YOUR INSTRUCTIONS: Lay out every line of the items below as a Markdown table with two columns, Row and Line, numbering the rows and skipping blank lines. Leave the pictures out.

[Dataset entries]
-*-*-
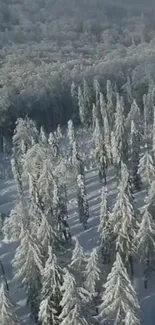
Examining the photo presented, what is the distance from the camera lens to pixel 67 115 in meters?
124

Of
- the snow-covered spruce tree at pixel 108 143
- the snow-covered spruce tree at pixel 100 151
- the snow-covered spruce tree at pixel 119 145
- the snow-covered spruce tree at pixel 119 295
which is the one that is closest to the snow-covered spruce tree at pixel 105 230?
the snow-covered spruce tree at pixel 119 295

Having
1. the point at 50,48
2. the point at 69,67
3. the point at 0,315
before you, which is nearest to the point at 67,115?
the point at 69,67

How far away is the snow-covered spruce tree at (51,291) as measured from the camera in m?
-*-*-
COMPLETED TASK:
| Row | Line |
|---|---|
| 1 | Examining the photo presented, what is the distance from the camera lens to pixel 67 115 in meters? |
| 2 | 124 |
| 3 | Of |
| 4 | - the snow-covered spruce tree at pixel 108 143 |
| 5 | - the snow-covered spruce tree at pixel 100 151 |
| 6 | - the snow-covered spruce tree at pixel 119 145 |
| 7 | - the snow-covered spruce tree at pixel 119 295 |
| 8 | which is the one that is closest to the snow-covered spruce tree at pixel 105 230? |
| 9 | the snow-covered spruce tree at pixel 119 295 |
| 10 | Having |
| 11 | 1. the point at 50,48 |
| 12 | 2. the point at 69,67 |
| 13 | 3. the point at 0,315 |
| 14 | before you, which is nearest to the point at 67,115? |
| 15 | the point at 69,67 |
| 16 | How far away is the snow-covered spruce tree at (51,291) as measured from the camera in m? |